- _EXERCISES TO COMPLETE_:
1. In the contribution guide below, what versioning scheme is used for tag names?
2. For each statement, say whether it agrees with the contribution guide below, and quote the words that decide it. (a) The main branch of each repository is master. (b) A pull request can still be merged if a check with the "required" label fails. (c) Contributors should search the issue tracker before submitting an issue.
3. Carry on the contribution guide below, starting after its last sentence.

- _DOCUMENT EXTRACT_:
□ □ □ □ □
Skip to content

Latest commit

 

History

History
322 lines (215 loc) · 12.7 KB

File metadata and controls

322 lines (215 loc) · 12.7 KB

How to contribute

Each repository main branch is master. This branch always represents the absolute latest changes. A tag is created for each new version release. We follow Semantic Versioning for the tag name.

Fork the repository, make changes, and send us a Pull request (PR). We will review your changes and apply them to the master branch shortly, provided they don't violate our quality standards. To avoid frustration, before sending us your PR, please run full tool build mentioned in the README.md file of the repository.

After submitting PR, check CI status checks. If any check with "required" label fails, PR will not be merged.

Submission Guidelines

Submitting an Issue

Before you submit an issue, please search the issue tracker. An issue for your problem might already exist and the discussion might inform you of workarounds readily available.

We want to fix all the issues as soon as possible, but before fixing a bug, we need to reproduce and confirm it. In order to reproduce bugs, we require that you provide a minimal reproduction. Having a minimal reproducible scenario gives us a wealth of important information without going back and forth to you with additional questions.
□ □ □ □ □
- _DATA SECTION_:
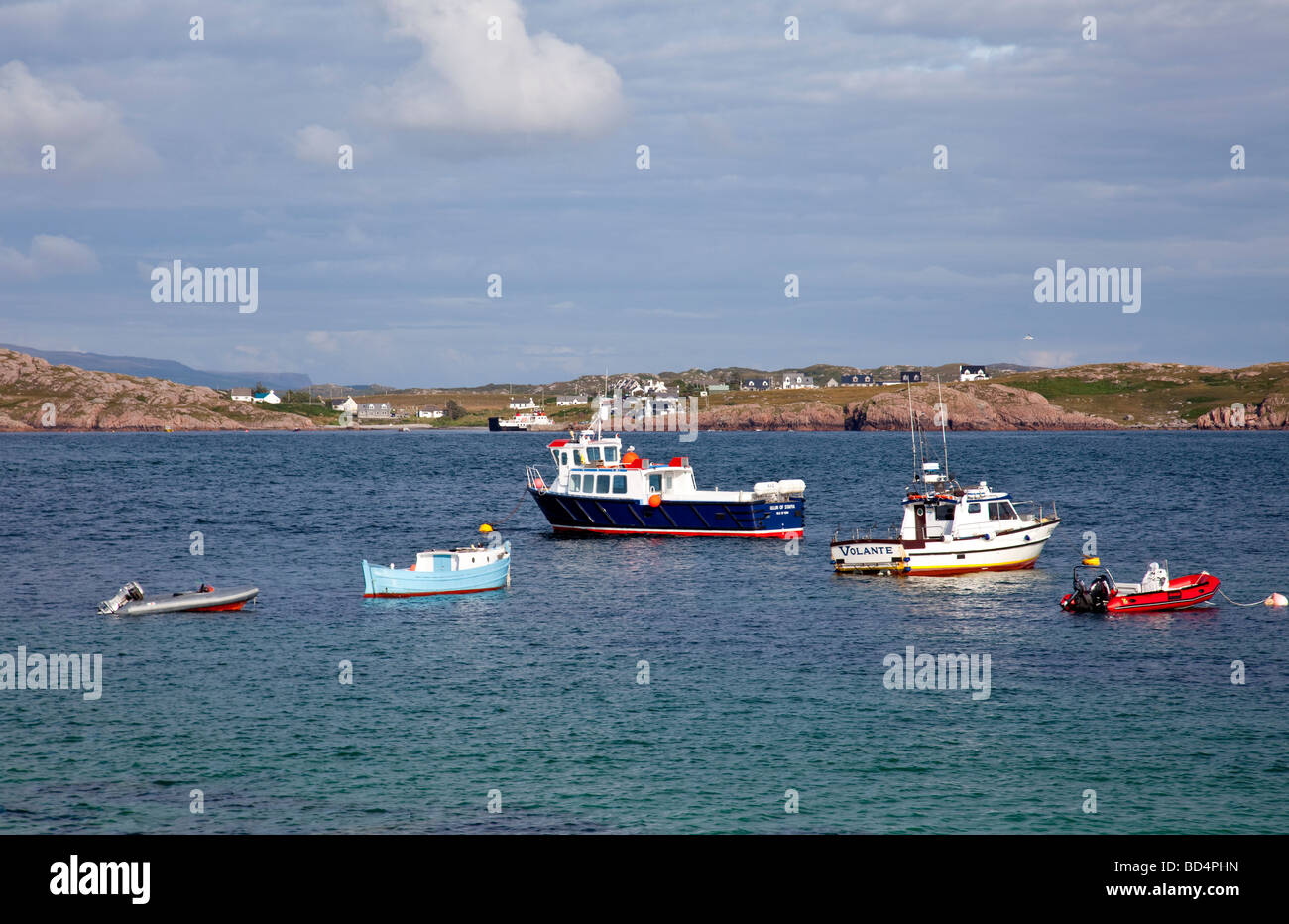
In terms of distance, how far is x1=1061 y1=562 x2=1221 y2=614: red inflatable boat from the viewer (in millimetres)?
48750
□ □ □ □ □
- _EXERCISE RESPONSES_:
1. Semantic Versioning.

2.
(a) Yes: "Each repository main branch is master."
(b) No: "If any check with "required" label fails, PR will not be merged."
(c) Yes: "Before you submit an issue, please search the issue tracker."

3.
A minimal reproduction allows us to quickly confirm a bug (or point out a coding problem) as well as confirm that we are fixing the right problem.

We require a minimal reproduction to save maintainers' time and ultimately be able to fix more bugs. Often, developers find coding problems themselves while preparing a minimal reproduction. We understand that sometimes it might be hard to extract essential bits of code from a larger codebase, but we really need to isolate the problem before we can fix it.

Unfortunately, we are not able to investigate / fix bugs without a minimal reproduction, so if we don't hear back from you, we are going to close an issue that doesn't have enough info to be reproduced.

Submitting a Pull Request (PR)

Before you submit your Pull Request (PR) consider the following guidelines:

  1. Search existing PRs for an open or closed PR that relates to your submission. You don't want to duplicate existing efforts.

  2. Be sure that an issue describes the problem you're fixing, or documents the design for the feature you'd like to add. Discussing the design upfront helps to ensure that we're ready to accept your work.

  3. Fork the target repository.

  4. In your forked repository, make your changes in a new git branch:

    git checkout -b my-fix-branch master

    We recommend you to use this pattern <issue number>-<one or two keywords of the issue title> for the name of your branch to make it very short while ensuring that it remains unique. For example, to resolve issue Introduce a unit test for class Toto (#3), we could use the following branch name :

      3-test-toto
  5. Create your patch, including appropriate test cases.

  6. Follow our Coding Rules.

  7. Run the full repository test suite, as described in the README.md file, and ensure that all tests pass.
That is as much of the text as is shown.